The Economist says your home is the most expensive among the advanced countries we generally compare ourselves with.
Before you puff out your chest in pride, consider what this means.
Mortgage repayments are the heaviest in the world, leaving the least disposable income for food, clothing and transport.
This is a very serous problem. Someone buying a home at nine times their earnings with a 20 per cent deposit faces principal repayments (not interest, that is extra) of 24 per cent of gross pre-tax income for thirty years. Ouch.
While no one can exactly predict the timing, the risk of price falls are the greatest in Australia and likely largest in size when we run out of ‘greater fools’ to play musical chairs with and sell to.

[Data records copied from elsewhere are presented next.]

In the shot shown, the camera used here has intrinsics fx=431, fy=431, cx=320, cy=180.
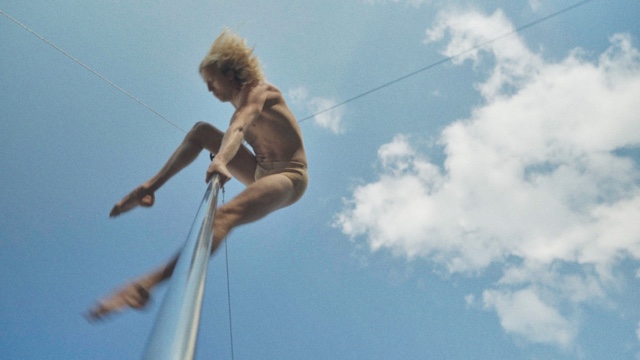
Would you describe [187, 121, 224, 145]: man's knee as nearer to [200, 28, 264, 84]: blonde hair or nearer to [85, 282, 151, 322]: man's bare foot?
[200, 28, 264, 84]: blonde hair

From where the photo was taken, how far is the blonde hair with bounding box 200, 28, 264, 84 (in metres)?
1.56

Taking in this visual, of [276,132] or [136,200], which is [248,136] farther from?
[136,200]

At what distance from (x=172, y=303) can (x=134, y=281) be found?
60 centimetres

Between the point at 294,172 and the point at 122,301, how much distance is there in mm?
745

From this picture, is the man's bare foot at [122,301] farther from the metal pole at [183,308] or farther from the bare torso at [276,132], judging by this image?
the bare torso at [276,132]

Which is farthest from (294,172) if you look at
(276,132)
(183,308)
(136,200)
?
(183,308)

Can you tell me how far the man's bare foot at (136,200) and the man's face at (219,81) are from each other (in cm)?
43

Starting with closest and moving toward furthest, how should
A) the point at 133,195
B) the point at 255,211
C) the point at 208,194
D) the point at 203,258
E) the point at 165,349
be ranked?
1. the point at 165,349
2. the point at 203,258
3. the point at 208,194
4. the point at 255,211
5. the point at 133,195

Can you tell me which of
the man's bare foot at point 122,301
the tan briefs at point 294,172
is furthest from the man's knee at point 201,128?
the man's bare foot at point 122,301

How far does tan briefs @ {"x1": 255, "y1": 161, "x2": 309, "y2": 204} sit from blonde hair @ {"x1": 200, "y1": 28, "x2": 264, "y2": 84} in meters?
0.33

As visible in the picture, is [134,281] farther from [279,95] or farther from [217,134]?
[279,95]

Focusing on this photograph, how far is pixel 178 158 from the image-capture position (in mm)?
1504

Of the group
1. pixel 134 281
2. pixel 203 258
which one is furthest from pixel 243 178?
pixel 203 258

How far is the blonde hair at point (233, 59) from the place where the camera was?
5.11 feet
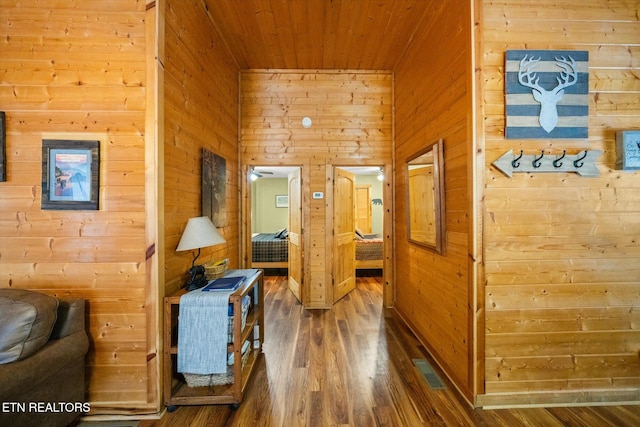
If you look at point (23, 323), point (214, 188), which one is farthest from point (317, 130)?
point (23, 323)

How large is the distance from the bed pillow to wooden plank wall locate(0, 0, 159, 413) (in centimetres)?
28

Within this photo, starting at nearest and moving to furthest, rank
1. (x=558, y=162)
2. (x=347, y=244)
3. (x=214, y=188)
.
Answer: (x=558, y=162) → (x=214, y=188) → (x=347, y=244)

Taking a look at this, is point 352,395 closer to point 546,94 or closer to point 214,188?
point 214,188

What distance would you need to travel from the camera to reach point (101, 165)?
5.60ft

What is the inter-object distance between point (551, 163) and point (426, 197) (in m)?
0.95

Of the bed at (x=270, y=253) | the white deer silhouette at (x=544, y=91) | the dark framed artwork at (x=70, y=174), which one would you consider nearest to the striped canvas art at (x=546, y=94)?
the white deer silhouette at (x=544, y=91)

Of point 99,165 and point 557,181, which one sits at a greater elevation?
point 99,165

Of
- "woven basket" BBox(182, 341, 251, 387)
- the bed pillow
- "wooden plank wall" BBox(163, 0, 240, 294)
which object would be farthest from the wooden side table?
the bed pillow

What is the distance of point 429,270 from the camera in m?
2.48

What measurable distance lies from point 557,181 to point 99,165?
3.20 meters

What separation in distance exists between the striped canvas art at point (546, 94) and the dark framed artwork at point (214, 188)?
2.52 meters

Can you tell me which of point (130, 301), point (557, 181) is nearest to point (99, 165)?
point (130, 301)

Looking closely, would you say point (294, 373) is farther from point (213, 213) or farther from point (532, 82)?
point (532, 82)

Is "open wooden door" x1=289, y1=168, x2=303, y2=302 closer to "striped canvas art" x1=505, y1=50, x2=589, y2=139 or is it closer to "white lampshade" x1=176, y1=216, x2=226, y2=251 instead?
"white lampshade" x1=176, y1=216, x2=226, y2=251
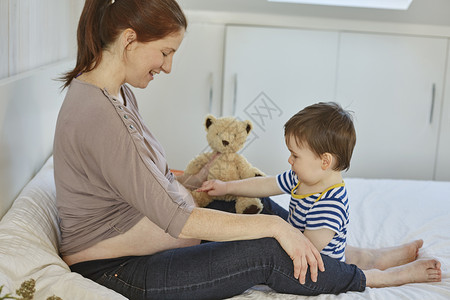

With the Reserve Bank stepping up interest rates in measured and determined steps, this can only be a matter of time.
The Economist index compares house prices to rents, or if you like, to their earning potential. By this measure, Aussie houses are 56.1 per cent overvalued.
Were prices to correct to long term averages, median Melbourne house prices would slump from $524,500 to around $330,000.
According to the HIA, recent house price rises are solely due to the rising price of land, up 14 per cent, while materials rose only 1% and labor fell slightly.
The HIA are no heroes. Behind the scenes, they are delighted their constituency – the land-banking developers – are peeling thousands off naive first home buyers by limiting land supply.
Our failure to impose a Land Tax – an automatic stabilizer – to slow price rises makes Australia acutely susceptible to land bubbles, despite us having more land than everybody except the Antarcticans.
We need to stiffen the backbone of our parliamentarians and bureaucrats, to make the necessary changes.